#### Excerpt to read ####

It seems our intuition is wrong; most missing scores are from 2005 and up. Nevertheless, there are a few interesting points show up in the plot:

  1. Action, Adventure, Sport, Simulation and Misc have the most missing values. This trend correlated heavily with Genre distribution so it is not a surprise.
  2. There are 2 games from 1993 that have no Genres listed. They also have no name, created by Acclaim Entertainment for GEN gaming system. Their sales combine to a total of less than 2.5 millions. These will be excluded from our dataset.
  3. Imagine: Makeup Artist is/was/will be released in 2020 which proves time travel! Joking aside, it has already presale for $ 290.000 total.
  4. Lastly, there are only 3 games from 2017 and we should also exclude them.
index <- which(vgsales$Genre == "" | vgsales$Year_of_Release %in% c(2020, 2017))
vgsales <- vgsales[-index,]
## Creating System Variable
pc <- c("PC")
console <- c("Wii", "NES", "X360", "PS3", "PS2", "SNES", "PS4", "N64", "PS", "XB", "2600",
             "XOne", "WiiU", "GC", "GEN", "DC", "SAT", "SCD", "NG", "TG16", "3DO", "GG", 
             "PCFX")
handheld <- c("GB", "DS", "GBA", "3DS", "PSP", "PSV", "WS")

vgsales <- vgsales %>%
    mutate(System = ifelse(Platform %in% pc, "pc",
                           ifelse(Platform %in% console, "console", "handheld")))
max_mis <- vgsales %>% filter(is.na(Critic_Score)) %>% 
    group_by(System) %>% filter(Global_Sales == max(Global_Sales))
vgsales %>%
    filter(is.na(Critic_Score)) %>%
    ggplot(aes(x = Platform, y = Global_Sales, col = System)) +
    geom_point(alpha = 0.5, pch = 21) +
    geom_text(data = max_mis, label = max_mis$Name, vjust = "inward", hjust = "inward") +
    coord_flip() +
    labs(title = "Missing Score sorted by Global Sales and Platform")

Even with a missing score, these games still generate a healthy amount of revenue with Super Mario Bros earned over 40 millions in sales. The data shows no trend that any system got an edge in getting scored.

To conclude the missing values portion of this report, lets take a look at the wordcloud.

clean <- function(x){
    x <- replace_contraction(x)
    x <- replace_ordinal(x)
    x <- removePunctuation(x)
    x <- tolower(x)
    x <- removeWords(x, c(stopwords("en"), "game"))
}
missing <- filter(vgsales, is.na(Critic_Score))
titles <- concatenate(missing$Name)
titles <- clean(titles)
unigram <- ngram(titles, n = 1)
freq <- tbl_df(get.phrasetable(unigram))

## Creating wordcloud
wordcloud(freq$ngrams, freq$freq, random.order = FALSE, rot.per = 0.35,
          color=brewer.pal(8, "Dark2"), max.words = 200)

####

§ Directions for this task
Reproduce the passage of the video game sales excerpt that runs from "x <- removePunctuation(x)" up to and including "titles <- concatenate(missing$Name)".

#### Material provided ####

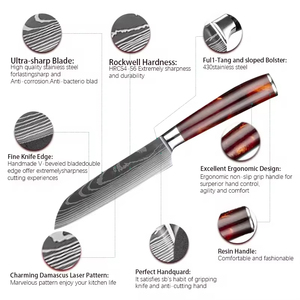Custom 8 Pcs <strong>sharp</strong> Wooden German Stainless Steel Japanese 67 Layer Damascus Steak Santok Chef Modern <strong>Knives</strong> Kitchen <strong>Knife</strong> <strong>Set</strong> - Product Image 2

####
#### Material provided ####

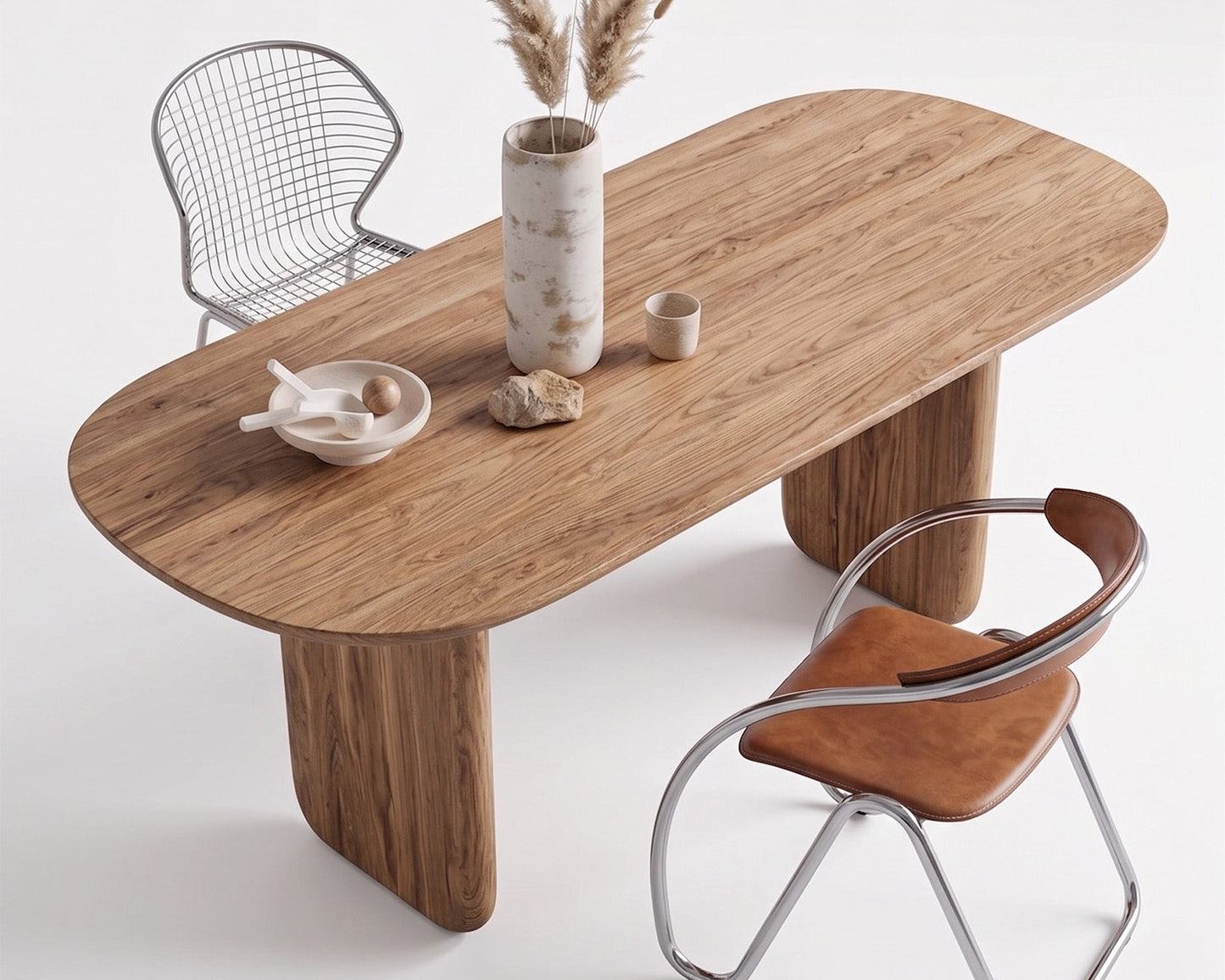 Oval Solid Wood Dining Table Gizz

####
#### Material provided ####

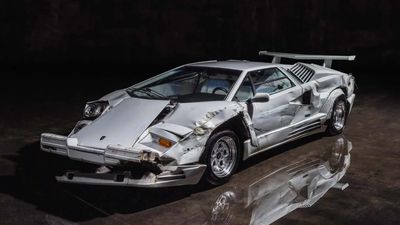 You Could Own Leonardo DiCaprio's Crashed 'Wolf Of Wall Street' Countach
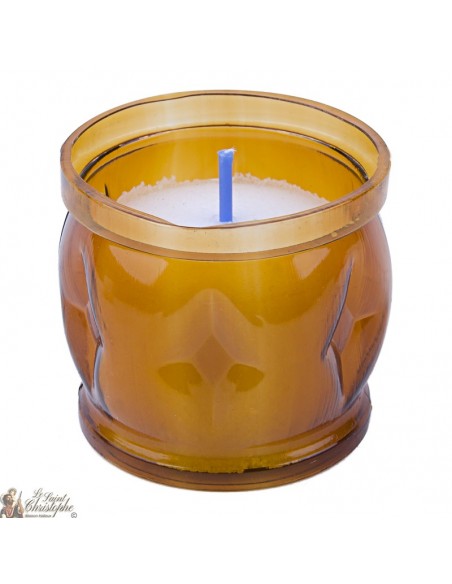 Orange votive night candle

####

§ Task response
x <- removePunctuation(x)
    x <- tolower(x)
    x <- removeWords(x, c(stopwords("en"), "game"))
}
missing <- filter(vgsales, is.na(Critic_Score))
titles <- concatenate(missing$Name)